AAQ – If you don’t want to call them religious zionists, but call them haredim who arrived to dig wells, shoin.

In other words, Chareidim don’t work, dig wells, dry swamps, etc. Aye, they did… So those guys weren’t really Chareidim…

There are hundreds of pictures extant of people with long beards and peyos working on the Moshavot and early cities of what eventually became Israel. They would probably take great offense at being called anything other than חרדים לדבר השם. Rav Akiva Yosef Schlesinger זצ״ל was a great Talmid Chochom and a formidable Kanoi. He and his followers built the “Mother of Moshavot” that became the city of Petach Tikvah…

The term “Religious Zionist” was coined two decades later at the turn of the 20th century, although many if not most of the early “Religious Zionists” (including Rav Kook himself…) could arguably be called Chareidim in terms of their religious observance and lifestyle, and continued to see themselves that way for the duration of their lifetime.
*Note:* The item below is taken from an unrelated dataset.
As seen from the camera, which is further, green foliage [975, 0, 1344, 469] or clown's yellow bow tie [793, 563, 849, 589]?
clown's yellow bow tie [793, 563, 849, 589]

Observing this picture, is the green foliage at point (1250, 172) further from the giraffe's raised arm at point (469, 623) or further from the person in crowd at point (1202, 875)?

The split between the Chareidim and the RZ as we know it today began when it became clear (post WWI) that the religious level of the second-generation children of the Moshavot was rapidly going downhill, thanks to the Secular Zionist “educators”. Those who insisted that building the Land was a Messianic cause that overrides everything eventually morphed into RZ in the sense that we know today (or Chilonim…), while those who held that keeping the Torah comes before anything else moved to places like the newly founded Bnei Brak and became “New Yishuv” Chareidim in the sense we think of today. One could reasonably argue that the closest thing today to the original Religious Zionism are the Har HaMor/Chardal/Chavakuk branches of RZ, although the pre-Zionist settlers were completely and thoroughly Chareidim in belief, practice and appearance.